TEKS TERSEDIA >>
- - - -

TRIBUNNEWS.COM, JAKARTA - Pernyataan Ketua Umum PDIP Megawati Soekarnoputri soal penyidik KPK AKBP Rossa Purbo Bekti sempat jadi polemik beberapa waktu lalu.
Jumat 5 Juli 2024, di hadapan kader-kader PDIP, Megawati dalam pidatonya menantang AKBP Rossa Purbo Bekti untuk menghadap dirinya.
"Saya berani kalau umpamanya suruh datang Rossa, ngadepin aku," kata Megawati pada acara pengucapan sumpah janji jabatan pengurus DPP PDIP di Jakarta kala itu, sebagaimana dikutip dari pemberitaan Kompas.com berjudul "Megawati Tantang Rossa Purbo Bekti Menghadap, Eks Penyidik KPK: Harus Dianggap Permintaan Tokoh Bangsa".
Megawati mengatakan bahwa KPK merupakan lembaga yang dibentuk saat masa pemerintah dirinya sebagai presiden kelima RI.
Sedangkan Rossa yang berpangkat AKBP dianggap setara dengan letnan kolonel atau letkol.
"Gile, orang KPK yang bikin itu saya. Gile deh. Panggil dia aja, pangkatnya apa? Apa ini baru letkol saja, belum jenderal," kata dia.
"Saya panglima tertinggi (sebagai presiden saat itu), yang misahin polisi (dari ABRI) itu saya. Keren lho, saya ini," imbuh Megawati.
Megawati kala itu menyinggung soal Sekretaris Jenderal PDIP Hasto Kristiyanto sudah dua kali diperiksa sebagai saksi oleh KPK.
Penyidik KPK saat itu juga menyita ponsel serta buku catatan Hasto yang diklaim terdapat informasi internal partai di dalamnya.
"Saya bilang sama si Hasto, 'Lo berani dateng enggak, To? Masak kalah sama aku. Aku aja dateng sampai 3 kali, lho, To', ku bilang. Yo dateng lo, ini, Bu. Terus siapa sih yang manggil kamu? Tanyain namanya, gitu kan. Namanya Rossa. Tulis tuh, kamu (wartawan). Ibu bilang yang manggil Pak Hasto namanya Rossa," ungkap Megawati.

- - - -

INSTRUKSI KERJA >> Teruskan teks berita tentang tantangan Megawati kepada penyidik KPK Rossa Purbo Bekti, dimulai setelah kalimat terakhirnya. Daftar di bawah ini merupakan bahan tersendiri yang terpisah dari teks berita.

DATA TERSIMPAN >>
- - - -

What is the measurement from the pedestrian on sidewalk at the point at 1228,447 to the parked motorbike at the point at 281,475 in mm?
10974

- - - -

JAWABAN LATIHAN >>
Sepekan kemudian atau Kamis 11 Juli 2024, Staf Sekjen PDIP Hasto Kristiyanto bermana Kusnadi mendatangi Propam Mabes Polri untuk melaporkan AKBP Rossa Purbo Bekti.
Adapun aduan tersebut terkait dugaan pelanggaran prosedur penyitaan ponsel milik Kusnadi yang diterima dengan Nomor SPSP2/003111/VII/2024/BAGYANDUAN tertanggal 11 Juli 2024.
PDIP juga melaporkan Rossa ke sejumlah lembaga seperti Dewas KPK, Komnas HAM, dan Propam Polri.
Mereka juga mengajukan gugatan perdata di Pengadilan Negeri Jakarta Selatan.
AKBP Rossa Purbo Bekti bahkan telah dipanggil oleh Dewas KPK dan Komnas HAM.
“Update terakhir dari Dewas baru memanggil Kasatgas penyidikan yang dilaporkan,” kata Juru Bicara KPK Tessa Mahardhika Sugiarto kepada wartawan, Minggu (21/7/2024).
“Komnas HAM saya terinfo sudah sempat hadir ke Komnas HAM,” ucap Tessa dikutip dari Kompas.com.
Namun apakah dia masih memegang jabatan itu saat ini belum ada informasi lebih lanjut.
Diketahui, Rossa Purbo baru mulai bertugas di KPK tahun 2016.
Kala itu, Rossa Purbo masih berpangkat sebagai Komisaris Polisi (Kompol).
Kini ia berpangkat Ajun Komisaris Besar Polisi (AKBP) dan mengemban jabatan sebagai Penyidik Tindak Pidana Korupsi Ahli Madya KPK.
Adapun jabatan itu tergabung dalam unit kerja Deputi Bidang Penindakan dan Eksekusi di KPK.
Alumni di Akademi Kepolisian (Akpol) 2006 ini rupanya sudah berpengalaman bertugas di KPK.
Tercatat sudah hampir 10 tahun Rosa Purbo Bekti mengabdi di KPK.
Ia diketahui pernah terlibat dalam penyelesaian berbagai kasus korupsi kelas kakap.
Dikutip dari Pos Belitung, Rossa turut aktif dalam mengusut kasus e-KTP yang menjerat pelbagai penjabat negara.
Ia bahkan pernah tergabung dalam tim yang melakukan OTT Komisioner KPU Wahyu Setiawan.
Dalam kasus korupsi yang menjerat Syahrul Yasin Limpo, Rossa bertugas sebagai kepala satgas KPK.
Selain itu, Rossa juga pernah turut mencari keberadaan Harun Masiku di PTIK pada 8 Januari 2020.
Keterlibatan Rossa dalam kasus Harun Masiku pun sempat menimbulkan polemik hingga menyebabkan ia pernah ingin dikembalikan ke Polri oleh Firli Bahuri yang menjabat Ketua KPK saat itu.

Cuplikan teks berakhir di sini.